The Carolina Hurricanes confirmed Wednesday that three new minority investors acquired stakes from majority owner Tom Dundon, including former NHL forward Bobby Farnham in a structure that signals the league's evolving approach to franchise capitalization. The deal terms remain undisclosed, but the composition—one ex-player, two institutional names—maps to the template Commissioner Gary Bettman outlined in September when the league formalized minority stake guidelines.
Farnham played 46 NHL games across four seasons, most recently with New Jersey in 2015-16, earning approximately $1.2 million in career NHL salary per CapFriendly archives. He joins Jefferson Capital Partners and Grandisson Equity Partners in the transaction, both private equity firms with North American portfolios. Dundon retains majority control; his 61 percent stake purchased in 2018 for $420 million established the franchise's $680 million enterprise value at the time. The Hurricanes are now worth an estimated $1.1 billion per Sportico's December 2024 valuations, suggesting the minority tranches changed hands at a 38 percent premium to Dundon's basis if proportional.

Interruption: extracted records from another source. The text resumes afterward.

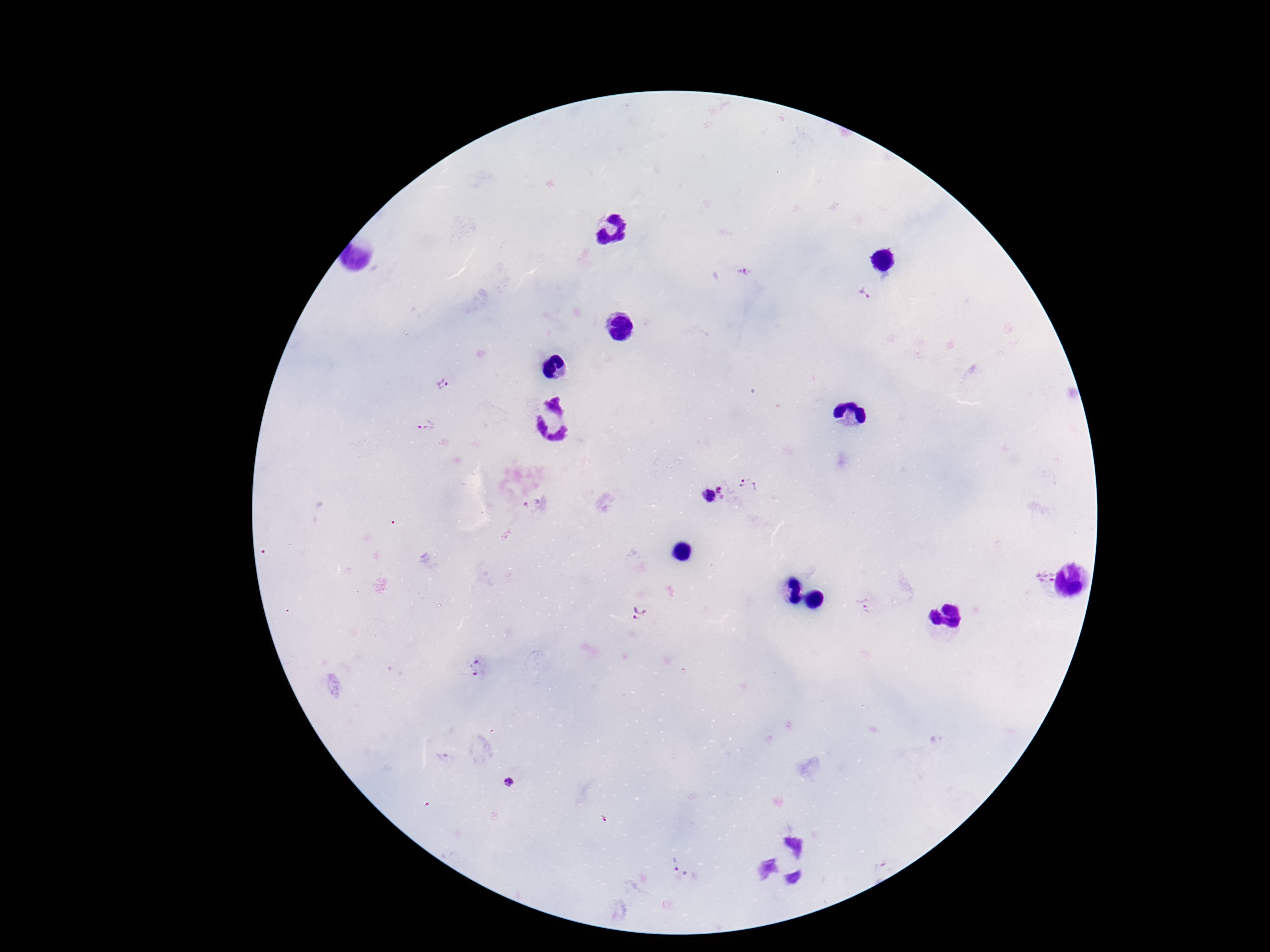

Approximate centers as {x, y} in pixels.
Summary:
  - Plasmodium parasite locations: {744, 271}, {864, 292}, {442, 385}, {426, 427}, {750, 484}, {724, 487}, {707, 496}, {530, 501}, {1043, 575}, {862, 608}, {638, 612}, {477, 669}, {509, 781}, {675, 863}, {690, 876}
  - Image size: 1270×952 pixels
  - Preparation: thick blood film
  - Patient malaria status: positive
  - Stain: Giemsa
  - Field of view: single
  - Capture: smartphone camera through the microscope eyepiece
  - Magnification: 100x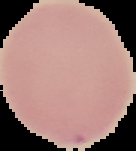

{
  "image_type": "segmented cell region with the area outside set to black",
  "image_size": "136×151 pixels",
  "preparation": "thin blood film",
  "result": "no malaria parasites detected"
}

The timing matters for three reasons. First, NHL ownership rules revised last fall permit institutional capital and former players to hold sub-10 percent positions without full Board of Governors approval, streamlining transactions that once required 18-month diligence cycles. Second, Dundon has been methodical about broadening the ownership base since 2021, when he brought in minority investor Douglass Kridler, former CEO of the Columbus Foundation. This is the largest cohort addition since. Third, Farnham's involvement—he's now a player agent with Newport Sports—creates a potential template for post-career capital formation that other leagues have monetized more aggressively. The NFL and NBA have formal alumni investment vehicles; the NHL does not.
What the Hurricanes are building is a balance sheet with embedded optionality. Dundon runs Topgolf and built a fortune in subprime auto lending; his approach to franchise ownership has been transactional and unsentimental. He fired general manager Ron Francis within 18 months of closing the deal, relocated the team's AHL affiliate to Chicago for favorable lease terms, and operates one of the league's lowest hockey operations budgets relative to revenue. The minority additions provide liquidity to Dundon without triggering control transfer mechanics, and they create a visible buyer base if he decides to monetize more aggressively in 2026 or 2027, when expansion fees from franchises in Houston, Atlanta, and potentially Salt Lake City could reset NHL valuations upward by 15-20 percent.
Farnham's agent background adds a wrinkle. Newport Sports represents over 60 NHL clients including Connor Bedard and Elias Pettersson, generating an estimated $9 million in annual commissions at the standard 3 percent rate. His minority stake creates adjacency between player representation, team ownership, and eventually labor negotiations—precisely the entanglement the NHLPA monitors when agents cross into front-office or ownership roles. It's permissible under current rules but invites scrutiny during the next collective bargaining process in 2026. The league's position has been that sub-5 percent stakes create no conflict; above that, things get interesting.
Jefferson Capital Partners and Grandisson Equity Partners bring institutional discipline. Jefferson has holdings in consumer brands and healthcare; Grandisson focuses on lower middle market transactions in the $50-200 million enterprise value range. Neither has prior sports franchise exposure, which suggests they view the Hurricanes as an alternative asset class play rather than strategic synergy. The Hurricanes generated approximately $230 million in revenue last season per Forbes estimates, with operating income near $45 million. That's a 4.1 percent yield on the $1.1 billion valuation—not spectacular, but stable, and backed by a 15,000-seat arena the team operates under favorable terms from the city of Raleigh.
Dundon has not commented on the transaction size or whether additional tranches remain available. The Hurricanes declined to specify equity percentages. Worth noting: Dundon sold a minority stake in Topgolf to Callaway in 2020 before merging the companies in 2021, extracting $2 billion in enterprise value from an asset he'd bought for $200 million. The playbook is visible.
What to watch: whether Farnham's Newport Sports client roster begins traveling to Raleigh with unusual frequency, which would signal he's leveraging the stake for recruiting. Also, whether Jefferson or Grandisson announce additional NHL stakes over the next 18 months, suggesting a coordinated roll-up strategy. Finally, watch Dundon's SPAC filings—he operates two blank-check companies, and sports franchises are increasingly SPAC targets when valuations soften.
The Hurricanes open training camp in 174 days. Farnham will be there, wearing different credentials.
The takeaway
Dundon diversifies the cap table with institutional capital and an agent, creating liquidity without control loss as NHL expansion resets valuations.